Extend TTypeSymbol with support for two-way type conversion

Issue #94 new
Anders Melander created an issue

The current type conversion scheme, using TTypeSymbol.IsCompatible and TConvExpr.WrapWithConvCast, is only able to convert a value if the target type knows about the source type.

Consider the following example. WORD is a custom type derived from TBaseIntegerSymbol, implemented by the class TWinApiTypeIntegerSymbol<WORD>:

var i: integer := 1; // TBaseIntegerSymbol

// TWinApiTypeIntegerSymbol knows how to convert from TBaseIntegerSymbol
var w: WORD := i;

// TBaseIntegerSymbol doesn't know how to convert from TWinApiTypeIntegerSymbol
// Syntax Error: Incompatible types: Cannot assign "WORD" to "Integer"
var n: integer := w;

Because of this design it appears to be impossible to extend the type system with custom types that support implicit conversion. I'm aware that it is possible to work around the limitation with variants or explicit casts, but it's a bit hard to explain to the users why they need to cast value types that are clearly compatible.

Proposal

Extend TTypeSymbol with support for reverse type compatibility check.

type
  TTypeSymbol = class(...)
    ...
    function IsCompatible(typSym : TTypeSymbol) : Boolean; virtual; deprecated 'Use CanConvertFrom';
    function CanConvertTo(typSym : TTypeSymbol) : Boolean; virtual;
    function CanConvertFrom(typSym : TTypeSymbol) : Boolean; virtual;
    ...
  end;

function TTypeSymbol.CanConvertTo(typSym : TTypeSymbol) : Boolean;
begin
  Result := False;
end;

function TTypeSymbol.CanConvertFrom(typSym : TTypeSymbol) : Boolean; virtual;
begin
  Result := IsCompatible(typSym); // backward compatible
end;

Decouple type conversion from TConvExpr

Instead of having the type conversion rules hard coded into TConvExpr I propose the logic be delegated to the individual type classes.

type
  TTypeSymbol = class(...)
    ...
    function ConvertTo(typSym : TTypeSymbol) : TTypedExpr; virtual;
    function ConvertFrom(typSym : TTypeSymbol) : TTypedExpr; virtual;
    ...
  end;

See also: MSDN: Type Converters for Value Translation


Example (script): ###

var a: TypeA;
var b: TypeB;

a := b;

Usage (pseudo code):

  if (a.CanConvertFrom(b)) then
    a.ConvertFrom(b)
  else
  if (b.CanConvertTo(a)) then
    b.ConvertTo(b)
  else
    error;

Although I "like" the architecture of the above proposal a much more lean solution might be to simply add support for implicit type conversion operators. This would also have the added benefit of being able to add implicit type conversion between existing types.

Comments (2)

  1. Eric Grange repo owner

    Yes, the whole conversion framework needs to be redone to support implicit casts, the current mechanism was more an incremental tweak over the previous architecture.

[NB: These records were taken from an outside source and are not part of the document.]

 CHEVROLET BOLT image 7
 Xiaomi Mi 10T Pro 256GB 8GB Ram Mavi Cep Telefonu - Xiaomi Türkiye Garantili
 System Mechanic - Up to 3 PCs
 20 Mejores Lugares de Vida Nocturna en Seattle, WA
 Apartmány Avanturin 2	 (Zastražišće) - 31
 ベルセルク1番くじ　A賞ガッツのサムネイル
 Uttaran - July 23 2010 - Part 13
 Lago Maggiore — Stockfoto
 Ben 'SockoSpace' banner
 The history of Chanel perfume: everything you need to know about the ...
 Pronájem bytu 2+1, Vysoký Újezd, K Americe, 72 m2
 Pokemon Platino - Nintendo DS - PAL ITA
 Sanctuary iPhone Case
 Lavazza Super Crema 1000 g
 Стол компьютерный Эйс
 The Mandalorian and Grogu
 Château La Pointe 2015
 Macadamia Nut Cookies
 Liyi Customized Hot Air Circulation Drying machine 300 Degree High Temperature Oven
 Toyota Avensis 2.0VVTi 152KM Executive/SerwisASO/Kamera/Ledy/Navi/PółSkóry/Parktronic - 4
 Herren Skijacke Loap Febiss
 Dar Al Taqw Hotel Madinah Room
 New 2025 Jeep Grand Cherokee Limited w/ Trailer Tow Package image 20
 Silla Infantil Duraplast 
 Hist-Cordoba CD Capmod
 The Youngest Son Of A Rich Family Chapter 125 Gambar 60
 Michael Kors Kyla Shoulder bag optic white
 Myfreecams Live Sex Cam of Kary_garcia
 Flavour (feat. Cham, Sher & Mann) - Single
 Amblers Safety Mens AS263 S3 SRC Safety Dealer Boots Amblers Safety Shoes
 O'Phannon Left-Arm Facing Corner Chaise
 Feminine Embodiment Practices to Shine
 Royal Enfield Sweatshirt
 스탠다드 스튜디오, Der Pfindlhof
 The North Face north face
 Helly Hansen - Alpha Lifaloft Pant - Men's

    However rather than handling it at the TTypeSymbol level, I was planning to handle it at the operator level, because once you allow custom implicit cast operators, you introduce scoping and precedence issues, ie. the conversion no longer just depends on the types to/from, but on the scope, and all casters in scope.

    There are already some tidbits ready, in TOperators class (RegisterCaster/FindCaster), what's missing:

    1. the ability to flag a caster as implicit (trivial)
    2. use the caster logic in place of the WrapConvCast and similar methods (not anticipating issues for that)
    3. figure out the precedence rules Delphi uses, ie. when multiple implicit casters apply, which one is picked? The most scope-specific one? The most type-specific one? (help welcome here)
    4. units tests to ensure point 3 :) (help welcome there as well)

    Also the IsCompatible method was not meant not denote the ability to convert, but that one type is compatible with another without conversion (in your case, the Integer -> Word types would not be compatible, because you will probably want a range checking, which is a minimalistic conversion).

    However IsCompatible would be affected by implicit casts, if only to check that "implicitly compatible types" (fi. a type and an alias of that type) do not have a custom implicit caster that mean a conversion is now required.